Records from a data collection
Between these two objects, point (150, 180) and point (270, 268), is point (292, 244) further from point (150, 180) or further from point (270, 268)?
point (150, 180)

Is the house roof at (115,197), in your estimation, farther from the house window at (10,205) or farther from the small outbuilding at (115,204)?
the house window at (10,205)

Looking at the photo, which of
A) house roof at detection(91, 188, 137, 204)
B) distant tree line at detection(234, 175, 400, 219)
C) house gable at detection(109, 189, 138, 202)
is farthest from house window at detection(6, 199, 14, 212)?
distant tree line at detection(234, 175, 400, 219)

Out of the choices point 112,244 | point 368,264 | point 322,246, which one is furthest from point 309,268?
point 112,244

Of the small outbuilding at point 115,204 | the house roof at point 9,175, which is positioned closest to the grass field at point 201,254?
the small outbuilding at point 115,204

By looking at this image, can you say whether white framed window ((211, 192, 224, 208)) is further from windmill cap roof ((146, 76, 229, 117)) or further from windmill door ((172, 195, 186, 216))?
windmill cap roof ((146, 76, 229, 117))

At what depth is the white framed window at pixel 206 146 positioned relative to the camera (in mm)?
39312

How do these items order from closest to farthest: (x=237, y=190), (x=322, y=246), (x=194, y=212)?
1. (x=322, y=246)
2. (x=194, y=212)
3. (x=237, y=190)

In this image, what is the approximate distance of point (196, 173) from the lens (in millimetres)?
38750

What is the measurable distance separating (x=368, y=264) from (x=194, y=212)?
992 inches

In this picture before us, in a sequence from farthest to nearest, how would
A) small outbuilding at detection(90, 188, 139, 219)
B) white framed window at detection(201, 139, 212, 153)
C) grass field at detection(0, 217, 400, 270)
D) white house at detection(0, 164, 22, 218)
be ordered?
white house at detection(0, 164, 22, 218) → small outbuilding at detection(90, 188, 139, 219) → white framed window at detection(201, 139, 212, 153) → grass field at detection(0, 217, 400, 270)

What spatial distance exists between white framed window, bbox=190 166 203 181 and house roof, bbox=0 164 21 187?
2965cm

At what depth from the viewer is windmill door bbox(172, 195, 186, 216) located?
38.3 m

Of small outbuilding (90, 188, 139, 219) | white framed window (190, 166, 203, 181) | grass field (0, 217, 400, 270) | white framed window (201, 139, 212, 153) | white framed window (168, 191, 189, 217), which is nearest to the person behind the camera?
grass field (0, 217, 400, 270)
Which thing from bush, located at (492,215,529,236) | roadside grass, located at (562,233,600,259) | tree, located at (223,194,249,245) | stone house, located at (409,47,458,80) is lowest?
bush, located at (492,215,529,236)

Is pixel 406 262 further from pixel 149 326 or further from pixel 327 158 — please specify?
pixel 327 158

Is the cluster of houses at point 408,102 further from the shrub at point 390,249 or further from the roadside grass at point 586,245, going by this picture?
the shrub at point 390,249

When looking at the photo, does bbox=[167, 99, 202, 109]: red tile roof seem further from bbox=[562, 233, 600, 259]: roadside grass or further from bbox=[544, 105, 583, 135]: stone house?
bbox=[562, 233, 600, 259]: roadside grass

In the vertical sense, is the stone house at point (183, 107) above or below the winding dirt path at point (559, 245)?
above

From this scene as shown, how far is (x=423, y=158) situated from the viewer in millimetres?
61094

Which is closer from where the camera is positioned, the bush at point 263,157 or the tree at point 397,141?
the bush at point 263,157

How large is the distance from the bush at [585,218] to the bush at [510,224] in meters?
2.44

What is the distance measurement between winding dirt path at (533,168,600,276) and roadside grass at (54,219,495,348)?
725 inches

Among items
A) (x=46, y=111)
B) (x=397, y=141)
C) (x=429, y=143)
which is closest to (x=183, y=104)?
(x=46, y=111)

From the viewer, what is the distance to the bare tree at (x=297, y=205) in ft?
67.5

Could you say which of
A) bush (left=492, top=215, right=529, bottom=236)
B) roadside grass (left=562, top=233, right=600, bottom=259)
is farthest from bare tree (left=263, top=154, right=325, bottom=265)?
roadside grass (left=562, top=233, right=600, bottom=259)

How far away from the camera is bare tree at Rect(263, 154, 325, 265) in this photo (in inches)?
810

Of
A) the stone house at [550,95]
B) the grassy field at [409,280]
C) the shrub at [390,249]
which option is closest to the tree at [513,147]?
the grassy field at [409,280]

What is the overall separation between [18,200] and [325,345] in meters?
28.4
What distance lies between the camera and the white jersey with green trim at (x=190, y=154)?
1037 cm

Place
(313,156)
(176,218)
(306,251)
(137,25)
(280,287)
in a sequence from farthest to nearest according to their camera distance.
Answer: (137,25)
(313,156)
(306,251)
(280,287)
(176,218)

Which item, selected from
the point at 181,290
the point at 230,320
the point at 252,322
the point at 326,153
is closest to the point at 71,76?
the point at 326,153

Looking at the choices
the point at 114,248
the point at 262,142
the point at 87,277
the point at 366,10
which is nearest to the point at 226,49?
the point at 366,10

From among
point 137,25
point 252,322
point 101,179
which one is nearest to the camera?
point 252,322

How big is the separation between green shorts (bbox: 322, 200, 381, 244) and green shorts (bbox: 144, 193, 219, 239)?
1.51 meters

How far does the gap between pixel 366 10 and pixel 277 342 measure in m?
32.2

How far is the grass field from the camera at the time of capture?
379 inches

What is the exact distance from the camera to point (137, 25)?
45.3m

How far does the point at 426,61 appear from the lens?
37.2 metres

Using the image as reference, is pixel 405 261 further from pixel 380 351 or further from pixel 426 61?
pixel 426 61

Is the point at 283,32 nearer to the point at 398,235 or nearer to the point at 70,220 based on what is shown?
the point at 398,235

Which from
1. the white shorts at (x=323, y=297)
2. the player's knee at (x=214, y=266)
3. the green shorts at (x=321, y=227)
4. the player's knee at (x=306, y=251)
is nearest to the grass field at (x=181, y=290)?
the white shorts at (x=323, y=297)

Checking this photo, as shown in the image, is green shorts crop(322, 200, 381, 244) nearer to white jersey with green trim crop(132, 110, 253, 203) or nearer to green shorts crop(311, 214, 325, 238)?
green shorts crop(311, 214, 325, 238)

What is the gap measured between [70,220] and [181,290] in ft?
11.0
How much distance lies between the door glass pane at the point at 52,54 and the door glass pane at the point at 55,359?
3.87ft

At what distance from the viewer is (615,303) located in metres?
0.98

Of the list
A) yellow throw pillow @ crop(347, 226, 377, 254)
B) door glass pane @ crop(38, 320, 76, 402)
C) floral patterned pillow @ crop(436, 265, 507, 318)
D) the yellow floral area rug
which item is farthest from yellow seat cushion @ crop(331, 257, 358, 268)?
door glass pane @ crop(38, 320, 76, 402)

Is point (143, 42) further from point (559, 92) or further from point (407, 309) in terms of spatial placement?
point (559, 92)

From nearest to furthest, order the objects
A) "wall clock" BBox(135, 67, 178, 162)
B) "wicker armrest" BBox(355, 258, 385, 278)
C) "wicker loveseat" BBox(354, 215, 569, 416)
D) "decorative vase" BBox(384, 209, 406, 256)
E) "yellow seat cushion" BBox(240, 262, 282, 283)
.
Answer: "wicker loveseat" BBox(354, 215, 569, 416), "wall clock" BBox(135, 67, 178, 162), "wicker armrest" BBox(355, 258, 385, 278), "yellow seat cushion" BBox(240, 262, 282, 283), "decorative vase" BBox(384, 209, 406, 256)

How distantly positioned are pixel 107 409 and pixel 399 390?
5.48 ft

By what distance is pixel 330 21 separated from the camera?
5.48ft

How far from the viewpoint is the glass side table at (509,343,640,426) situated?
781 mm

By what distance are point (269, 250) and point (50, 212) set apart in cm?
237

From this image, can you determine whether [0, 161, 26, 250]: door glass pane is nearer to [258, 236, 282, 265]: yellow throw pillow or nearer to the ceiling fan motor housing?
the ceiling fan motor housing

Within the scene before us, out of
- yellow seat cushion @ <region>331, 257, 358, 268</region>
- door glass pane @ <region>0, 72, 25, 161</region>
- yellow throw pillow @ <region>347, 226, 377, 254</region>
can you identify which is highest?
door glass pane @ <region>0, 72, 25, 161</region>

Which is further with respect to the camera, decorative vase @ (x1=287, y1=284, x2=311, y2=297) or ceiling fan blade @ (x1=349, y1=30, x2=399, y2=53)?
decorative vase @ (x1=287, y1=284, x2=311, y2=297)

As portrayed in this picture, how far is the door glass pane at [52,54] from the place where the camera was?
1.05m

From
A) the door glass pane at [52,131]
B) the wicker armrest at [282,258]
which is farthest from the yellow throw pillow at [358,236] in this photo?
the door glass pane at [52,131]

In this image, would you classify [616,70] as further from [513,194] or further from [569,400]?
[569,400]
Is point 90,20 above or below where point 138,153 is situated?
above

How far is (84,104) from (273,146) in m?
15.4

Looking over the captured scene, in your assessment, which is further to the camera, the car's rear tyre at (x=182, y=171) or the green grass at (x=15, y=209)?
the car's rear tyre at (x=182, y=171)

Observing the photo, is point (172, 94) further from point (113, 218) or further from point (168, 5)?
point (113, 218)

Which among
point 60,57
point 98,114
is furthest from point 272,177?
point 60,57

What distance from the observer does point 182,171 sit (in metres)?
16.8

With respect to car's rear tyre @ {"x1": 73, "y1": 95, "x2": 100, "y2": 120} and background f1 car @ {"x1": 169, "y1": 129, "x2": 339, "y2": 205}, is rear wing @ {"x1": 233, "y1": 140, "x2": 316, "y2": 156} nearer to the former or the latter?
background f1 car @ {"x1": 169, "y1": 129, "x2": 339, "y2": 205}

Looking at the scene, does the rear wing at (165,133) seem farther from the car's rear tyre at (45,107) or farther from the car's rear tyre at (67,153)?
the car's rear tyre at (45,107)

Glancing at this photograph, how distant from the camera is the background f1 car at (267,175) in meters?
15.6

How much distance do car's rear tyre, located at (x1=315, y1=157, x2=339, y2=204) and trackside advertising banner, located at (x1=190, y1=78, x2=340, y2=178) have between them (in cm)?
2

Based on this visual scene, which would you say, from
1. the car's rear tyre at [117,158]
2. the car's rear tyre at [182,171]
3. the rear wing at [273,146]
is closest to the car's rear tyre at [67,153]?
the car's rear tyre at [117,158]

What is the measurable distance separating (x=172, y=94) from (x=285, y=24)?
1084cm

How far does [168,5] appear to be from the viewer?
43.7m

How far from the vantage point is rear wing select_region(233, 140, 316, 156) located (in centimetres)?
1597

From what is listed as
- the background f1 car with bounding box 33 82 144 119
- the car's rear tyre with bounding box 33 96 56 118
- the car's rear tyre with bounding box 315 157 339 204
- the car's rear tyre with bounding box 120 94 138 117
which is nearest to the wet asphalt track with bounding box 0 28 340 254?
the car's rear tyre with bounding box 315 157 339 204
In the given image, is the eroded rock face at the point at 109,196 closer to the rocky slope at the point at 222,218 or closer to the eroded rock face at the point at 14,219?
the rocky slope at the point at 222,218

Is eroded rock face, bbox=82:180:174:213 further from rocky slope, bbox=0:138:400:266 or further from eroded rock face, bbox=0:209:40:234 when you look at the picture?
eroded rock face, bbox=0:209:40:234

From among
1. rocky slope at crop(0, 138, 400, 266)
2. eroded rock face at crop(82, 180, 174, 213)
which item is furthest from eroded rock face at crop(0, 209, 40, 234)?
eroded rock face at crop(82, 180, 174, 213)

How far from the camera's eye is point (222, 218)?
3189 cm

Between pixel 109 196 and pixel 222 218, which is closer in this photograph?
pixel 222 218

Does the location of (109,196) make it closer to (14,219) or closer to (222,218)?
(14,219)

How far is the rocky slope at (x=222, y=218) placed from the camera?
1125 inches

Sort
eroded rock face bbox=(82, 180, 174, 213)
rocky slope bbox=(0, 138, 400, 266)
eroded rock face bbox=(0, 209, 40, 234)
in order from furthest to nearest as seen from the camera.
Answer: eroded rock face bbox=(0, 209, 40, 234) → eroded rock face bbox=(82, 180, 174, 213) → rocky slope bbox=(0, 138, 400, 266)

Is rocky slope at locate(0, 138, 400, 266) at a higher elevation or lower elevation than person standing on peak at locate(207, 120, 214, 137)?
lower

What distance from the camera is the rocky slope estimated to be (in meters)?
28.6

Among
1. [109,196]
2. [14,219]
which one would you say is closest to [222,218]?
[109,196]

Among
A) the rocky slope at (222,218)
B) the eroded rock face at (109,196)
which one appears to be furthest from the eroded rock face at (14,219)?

DIRECTIVE
Could you give again exactly the lines from the line containing "How far is the rocky" through the final line of the data above, and no others?

FINISHED ANSWER
How far is the rocky slope at (x=222, y=218) placed from the camera?
1125 inches

Sort
eroded rock face bbox=(82, 180, 174, 213)
rocky slope bbox=(0, 138, 400, 266)
eroded rock face bbox=(0, 209, 40, 234)
in order from furthest to nearest as seen from the camera.
Answer: eroded rock face bbox=(0, 209, 40, 234) → eroded rock face bbox=(82, 180, 174, 213) → rocky slope bbox=(0, 138, 400, 266)

Is rocky slope at locate(0, 138, 400, 266) at a higher elevation or lower elevation than person standing on peak at locate(207, 120, 214, 137)?
lower

What distance from the camera is the rocky slope estimated to be (in meters)?
28.6

Among
1. [109,196]
2. [14,219]
which one would you say is closest to [222,218]?
[109,196]

Among
A) the rocky slope at (222,218)
B) the eroded rock face at (109,196)
which one appears to be furthest from the eroded rock face at (14,219)?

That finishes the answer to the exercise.